- _Problem details_
Each entry here needs to be set down again exactly, please; pictures are left out.

::: Dataset extract

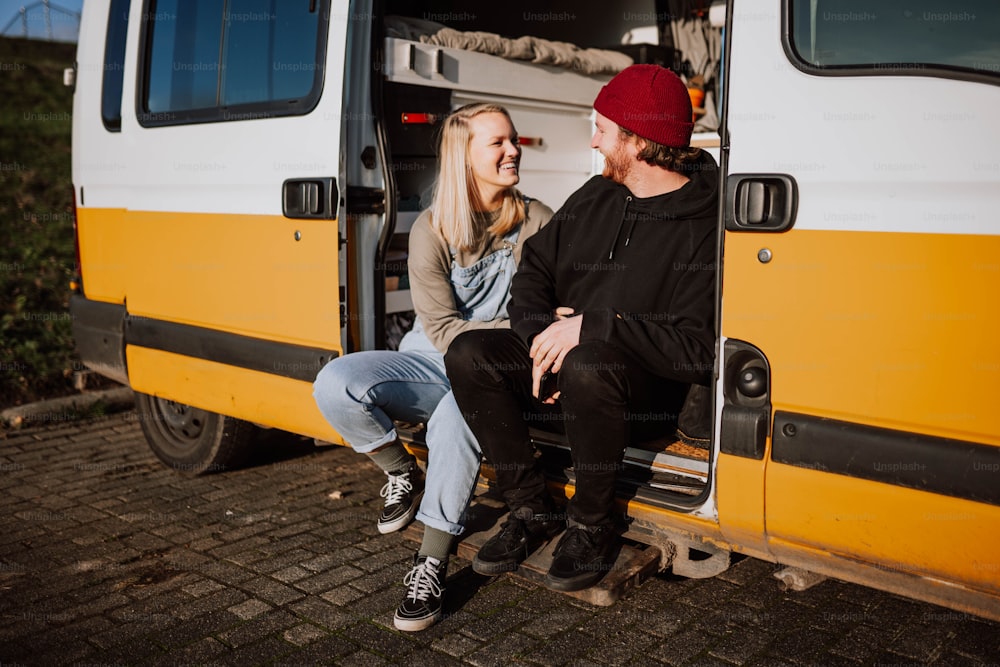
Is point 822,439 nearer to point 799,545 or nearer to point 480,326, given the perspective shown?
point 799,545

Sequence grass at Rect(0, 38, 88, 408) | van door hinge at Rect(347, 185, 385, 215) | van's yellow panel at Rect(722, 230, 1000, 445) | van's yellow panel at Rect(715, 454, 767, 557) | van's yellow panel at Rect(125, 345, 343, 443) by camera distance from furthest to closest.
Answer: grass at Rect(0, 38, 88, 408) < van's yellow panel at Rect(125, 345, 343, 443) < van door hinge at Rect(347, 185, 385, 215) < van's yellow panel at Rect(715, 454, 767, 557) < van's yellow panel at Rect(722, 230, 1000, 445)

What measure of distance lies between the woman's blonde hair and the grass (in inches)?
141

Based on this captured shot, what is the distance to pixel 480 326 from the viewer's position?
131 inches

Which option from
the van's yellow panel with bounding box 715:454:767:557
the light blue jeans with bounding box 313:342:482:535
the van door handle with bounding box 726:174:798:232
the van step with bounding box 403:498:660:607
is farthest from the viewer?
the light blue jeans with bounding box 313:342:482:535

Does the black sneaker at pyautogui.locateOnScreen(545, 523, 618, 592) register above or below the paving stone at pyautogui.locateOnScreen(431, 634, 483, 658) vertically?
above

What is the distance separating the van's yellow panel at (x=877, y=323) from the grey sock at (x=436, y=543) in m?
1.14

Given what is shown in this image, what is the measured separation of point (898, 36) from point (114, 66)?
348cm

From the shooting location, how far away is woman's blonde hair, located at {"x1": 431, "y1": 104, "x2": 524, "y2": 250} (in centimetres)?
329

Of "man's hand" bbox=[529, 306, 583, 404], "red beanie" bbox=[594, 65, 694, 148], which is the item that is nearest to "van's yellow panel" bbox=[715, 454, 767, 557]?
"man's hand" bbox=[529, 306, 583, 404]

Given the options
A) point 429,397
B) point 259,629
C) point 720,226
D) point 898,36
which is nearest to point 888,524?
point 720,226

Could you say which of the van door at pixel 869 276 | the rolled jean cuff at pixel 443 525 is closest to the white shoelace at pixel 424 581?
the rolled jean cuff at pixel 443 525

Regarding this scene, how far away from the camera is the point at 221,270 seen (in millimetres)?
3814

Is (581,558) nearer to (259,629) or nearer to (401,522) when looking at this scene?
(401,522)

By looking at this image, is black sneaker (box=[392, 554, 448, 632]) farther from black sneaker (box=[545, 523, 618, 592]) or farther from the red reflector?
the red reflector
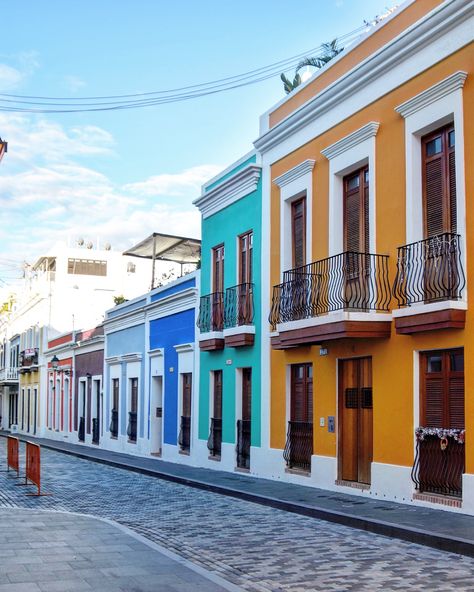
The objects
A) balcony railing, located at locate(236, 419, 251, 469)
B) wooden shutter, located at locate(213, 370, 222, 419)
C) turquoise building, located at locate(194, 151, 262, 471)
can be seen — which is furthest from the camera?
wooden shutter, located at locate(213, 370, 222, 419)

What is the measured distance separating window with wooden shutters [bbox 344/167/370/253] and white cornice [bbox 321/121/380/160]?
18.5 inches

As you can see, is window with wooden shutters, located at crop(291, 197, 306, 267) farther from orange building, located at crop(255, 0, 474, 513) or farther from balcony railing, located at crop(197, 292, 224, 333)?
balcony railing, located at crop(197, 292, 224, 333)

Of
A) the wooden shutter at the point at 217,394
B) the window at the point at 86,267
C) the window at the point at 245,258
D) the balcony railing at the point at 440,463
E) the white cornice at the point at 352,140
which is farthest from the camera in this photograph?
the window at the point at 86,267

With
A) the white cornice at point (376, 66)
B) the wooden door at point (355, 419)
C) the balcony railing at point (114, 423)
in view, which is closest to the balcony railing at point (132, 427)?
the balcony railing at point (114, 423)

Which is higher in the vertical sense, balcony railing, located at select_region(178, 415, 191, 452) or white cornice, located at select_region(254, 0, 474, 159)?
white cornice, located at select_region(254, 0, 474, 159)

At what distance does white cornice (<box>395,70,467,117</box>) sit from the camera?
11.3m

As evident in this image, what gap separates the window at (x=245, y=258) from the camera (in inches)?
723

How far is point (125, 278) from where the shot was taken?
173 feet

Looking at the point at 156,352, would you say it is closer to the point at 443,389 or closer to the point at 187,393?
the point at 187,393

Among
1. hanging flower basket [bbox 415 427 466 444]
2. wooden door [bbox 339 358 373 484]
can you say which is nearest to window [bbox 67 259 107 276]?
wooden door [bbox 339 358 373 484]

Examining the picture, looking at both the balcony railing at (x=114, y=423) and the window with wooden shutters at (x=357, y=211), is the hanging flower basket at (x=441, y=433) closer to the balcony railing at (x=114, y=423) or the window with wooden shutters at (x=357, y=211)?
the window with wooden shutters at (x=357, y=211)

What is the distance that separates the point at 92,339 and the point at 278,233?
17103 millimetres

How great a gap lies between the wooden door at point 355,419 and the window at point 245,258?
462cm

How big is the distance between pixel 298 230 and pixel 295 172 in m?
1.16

::::::

- _Written solution_
Is point 822,439 nearer to point 799,545 or nearer to point 480,326, given the perspective shown?
point 799,545

Sequence grass at Rect(0, 38, 88, 408) | van door hinge at Rect(347, 185, 385, 215) | van's yellow panel at Rect(722, 230, 1000, 445) | van's yellow panel at Rect(715, 454, 767, 557) | van's yellow panel at Rect(125, 345, 343, 443) by camera distance from furthest to closest.
Answer: grass at Rect(0, 38, 88, 408) < van's yellow panel at Rect(125, 345, 343, 443) < van door hinge at Rect(347, 185, 385, 215) < van's yellow panel at Rect(715, 454, 767, 557) < van's yellow panel at Rect(722, 230, 1000, 445)

What measure of distance lies between the woman's blonde hair and the grass (in inches)?
141

Based on this captured shot, what is the distance to pixel 480 326 from the viewer's position?
131 inches

Which option from
the van's yellow panel with bounding box 715:454:767:557
the light blue jeans with bounding box 313:342:482:535
the van door handle with bounding box 726:174:798:232
the van step with bounding box 403:498:660:607
is farthest from the viewer?
the light blue jeans with bounding box 313:342:482:535

Does the black sneaker at pyautogui.locateOnScreen(545, 523, 618, 592) register above or below the paving stone at pyautogui.locateOnScreen(431, 634, 483, 658) vertically?
above

What is the distance separating the van's yellow panel at (x=877, y=323) from the grey sock at (x=436, y=543) in m?
1.14

Given what is shown in this image, what is the measured separation of point (898, 36) from point (114, 66)?
348cm

From the shooting location, how far away is woman's blonde hair, located at {"x1": 431, "y1": 104, "x2": 524, "y2": 250} (in centimetres)?
329

Of "man's hand" bbox=[529, 306, 583, 404], "red beanie" bbox=[594, 65, 694, 148], which is the item that is nearest to "van's yellow panel" bbox=[715, 454, 767, 557]?
"man's hand" bbox=[529, 306, 583, 404]

Given the options
A) point 429,397
B) point 259,629
C) point 720,226
D) point 898,36
which is nearest to point 888,524?
point 720,226

Could you say which of the van door at pixel 869 276 | the rolled jean cuff at pixel 443 525 is closest to the white shoelace at pixel 424 581?
the rolled jean cuff at pixel 443 525

Regarding this scene, how far away from the camera is the point at 221,270 seen (in millimetres)?
3814

Is (581,558) nearer to (259,629) or nearer to (401,522) when looking at this scene?
(401,522)

By looking at this image, is black sneaker (box=[392, 554, 448, 632]) farther from black sneaker (box=[545, 523, 618, 592]) or farther from the red reflector?
the red reflector
The objects
A) balcony railing, located at locate(236, 419, 251, 469)
B) wooden shutter, located at locate(213, 370, 222, 419)
C) turquoise building, located at locate(194, 151, 262, 471)
can be seen — which is furthest from the camera?
wooden shutter, located at locate(213, 370, 222, 419)

What is the measured distance separating window with wooden shutters [bbox 344/167/370/253] and white cornice [bbox 321/121/380/160]?
18.5 inches

As you can see, is window with wooden shutters, located at crop(291, 197, 306, 267) farther from orange building, located at crop(255, 0, 474, 513) or farther from balcony railing, located at crop(197, 292, 224, 333)?
balcony railing, located at crop(197, 292, 224, 333)

Of
A) the wooden shutter at the point at 217,394
B) the window at the point at 86,267
C) the window at the point at 245,258
D) the balcony railing at the point at 440,463
E) the white cornice at the point at 352,140
which is farthest from the camera in this photograph?
the window at the point at 86,267

With
A) the white cornice at point (376, 66)
B) the wooden door at point (355, 419)
C) the balcony railing at point (114, 423)
in view, which is closest to the balcony railing at point (132, 427)?
the balcony railing at point (114, 423)

Which is higher in the vertical sense, balcony railing, located at select_region(178, 415, 191, 452) or white cornice, located at select_region(254, 0, 474, 159)?
white cornice, located at select_region(254, 0, 474, 159)

At what distance does white cornice (<box>395,70,467,117</box>) sit from the camera?
11.3m

As evident in this image, what gap separates the window at (x=245, y=258) from the camera (in inches)?
723

How far is point (125, 278) from where the shot was taken?
173 feet

Looking at the point at 156,352, would you say it is closer to the point at 443,389 or closer to the point at 187,393?
the point at 187,393

Among
1. hanging flower basket [bbox 415 427 466 444]
2. wooden door [bbox 339 358 373 484]
can you say which is nearest to window [bbox 67 259 107 276]?
wooden door [bbox 339 358 373 484]

Examining the picture, looking at both the balcony railing at (x=114, y=423) and the window with wooden shutters at (x=357, y=211), is the hanging flower basket at (x=441, y=433) closer to the balcony railing at (x=114, y=423) or the window with wooden shutters at (x=357, y=211)?
the window with wooden shutters at (x=357, y=211)

What is the distance that separates the point at 92,339 and the point at 278,233?
17103 millimetres

How great a gap lies between the wooden door at point 355,419 and the window at point 245,258?
462cm

How big is the distance between pixel 298 230 and pixel 295 172 in m?
1.16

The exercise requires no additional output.